== RECORDS FOR THIS EXERCISE ==

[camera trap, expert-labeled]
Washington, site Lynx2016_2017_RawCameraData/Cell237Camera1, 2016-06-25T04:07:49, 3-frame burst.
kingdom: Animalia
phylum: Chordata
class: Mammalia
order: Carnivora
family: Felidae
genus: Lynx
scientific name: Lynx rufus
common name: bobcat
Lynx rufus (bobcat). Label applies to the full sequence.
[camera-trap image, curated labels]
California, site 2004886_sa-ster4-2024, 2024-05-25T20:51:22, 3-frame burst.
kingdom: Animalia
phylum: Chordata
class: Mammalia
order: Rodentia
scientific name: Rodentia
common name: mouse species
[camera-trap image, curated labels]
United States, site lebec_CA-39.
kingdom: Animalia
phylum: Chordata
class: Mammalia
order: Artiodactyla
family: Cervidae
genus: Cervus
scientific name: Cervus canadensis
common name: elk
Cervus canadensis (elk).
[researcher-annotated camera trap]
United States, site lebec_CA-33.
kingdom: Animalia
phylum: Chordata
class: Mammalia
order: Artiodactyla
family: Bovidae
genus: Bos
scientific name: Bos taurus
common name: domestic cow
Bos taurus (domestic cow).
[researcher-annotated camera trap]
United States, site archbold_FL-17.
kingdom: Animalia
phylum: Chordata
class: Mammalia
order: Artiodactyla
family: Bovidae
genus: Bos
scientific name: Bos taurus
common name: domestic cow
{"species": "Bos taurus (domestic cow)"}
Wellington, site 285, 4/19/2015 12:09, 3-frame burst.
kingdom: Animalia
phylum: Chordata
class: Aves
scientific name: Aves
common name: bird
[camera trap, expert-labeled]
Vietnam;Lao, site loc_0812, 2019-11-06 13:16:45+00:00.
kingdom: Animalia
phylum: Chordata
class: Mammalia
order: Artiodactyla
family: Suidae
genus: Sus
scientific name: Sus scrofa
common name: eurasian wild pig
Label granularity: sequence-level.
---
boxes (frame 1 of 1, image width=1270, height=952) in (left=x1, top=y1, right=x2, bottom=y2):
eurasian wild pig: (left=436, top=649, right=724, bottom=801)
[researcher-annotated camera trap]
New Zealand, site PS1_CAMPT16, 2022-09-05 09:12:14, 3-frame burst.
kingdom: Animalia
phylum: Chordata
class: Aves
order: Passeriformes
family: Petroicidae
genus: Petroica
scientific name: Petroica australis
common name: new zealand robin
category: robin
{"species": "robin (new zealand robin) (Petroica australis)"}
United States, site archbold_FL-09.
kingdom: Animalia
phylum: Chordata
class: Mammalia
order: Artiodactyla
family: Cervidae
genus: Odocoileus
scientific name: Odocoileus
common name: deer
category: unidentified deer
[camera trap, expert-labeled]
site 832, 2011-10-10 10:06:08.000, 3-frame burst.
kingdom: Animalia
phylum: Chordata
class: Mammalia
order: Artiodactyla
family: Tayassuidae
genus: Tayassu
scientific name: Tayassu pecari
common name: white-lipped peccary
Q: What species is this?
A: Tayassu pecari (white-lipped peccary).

== YOUR TASK ==
Retype the records in full. Keep every line identical to the original.

== TASK RESULT ==
[camera trap, expert-labeled]
Washington, site Lynx2016_2017_RawCameraData/Cell237Camera1, 2016-06-25T04:07:49, 3-frame burst.
kingdom: Animalia
phylum: Chordata
class: Mammalia
order: Carnivora
family: Felidae
genus: Lynx
scientific name: Lynx rufus
common name: bobcat
Lynx rufus (bobcat). Label applies to the full sequence.
[camera-trap image, curated labels]
California, site 2004886_sa-ster4-2024, 2024-05-25T20:51:22, 3-frame burst.
kingdom: Animalia
phylum: Chordata
class: Mammalia
order: Rodentia
scientific name: Rodentia
common name: mouse species
[camera-trap image, curated labels]
United States, site lebec_CA-39.
kingdom: Animalia
phylum: Chordata
class: Mammalia
order: Artiodactyla
family: Cervidae
genus: Cervus
scientific name: Cervus canadensis
common name: elk
Cervus canadensis (elk).
[researcher-annotated camera trap]
United States, site lebec_CA-33.
kingdom: Animalia
phylum: Chordata
class: Mammalia
order: Artiodactyla
family: Bovidae
genus: Bos
scientific name: Bos taurus
common name: domestic cow
Bos taurus (domestic cow).
[researcher-annotated camera trap]
United States, site archbold_FL-17.
kingdom: Animalia
phylum: Chordata
class: Mammalia
order: Artiodactyla
family: Bovidae
genus: Bos
scientific name: Bos taurus
common name: domestic cow
{"species": "Bos taurus (domestic cow)"}
Wellington, site 285, 4/19/2015 12:09, 3-frame burst.
kingdom: Animalia
phylum: Chordata
class: Aves
scientific name: Aves
common name: bird
[camera trap, expert-labeled]
Vietnam;Lao, site loc_0812, 2019-11-06 13:16:45+00:00.
kingdom: Animalia
phylum: Chordata
class: Mammalia
order: Artiodactyla
family: Suidae
genus: Sus
scientific name: Sus scrofa
common name: eurasian wild pig
Label granularity: sequence-level.
---
boxes (frame 1 of 1, image width=1270, height=952) in (left=x1, top=y1, right=x2, bottom=y2):
eurasian wild pig: (left=436, top=649, right=724, bottom=801)
[researcher-annotated camera trap]
New Zealand, site PS1_CAMPT16, 2022-09-05 09:12:14, 3-frame burst.
kingdom: Animalia
phylum: Chordata
class: Aves
order: Passeriformes
family: Petroicidae
genus: Petroica
scientific name: Petroica australis
common name: new zealand robin
category: robin
{"species": "robin (new zealand robin) (Petroica australis)"}
United States, site archbold_FL-09.
kingdom: Animalia
phylum: Chordata
class: Mammalia
order: Artiodactyla
family: Cervidae
genus: Odocoileus
scientific name: Odocoileus
common name: deer
category: unidentified deer
[camera trap, expert-labeled]
site 832, 2011-10-10 10:06:08.000, 3-frame burst.
kingdom: Animalia
phylum: Chordata
class: Mammalia
order: Artiodactyla
family: Tayassuidae
genus: Tayassu
scientific name: Tayassu pecari
common name: white-lipped peccary
Q: What species is this?
A: Tayassu pecari (white-lipped peccary).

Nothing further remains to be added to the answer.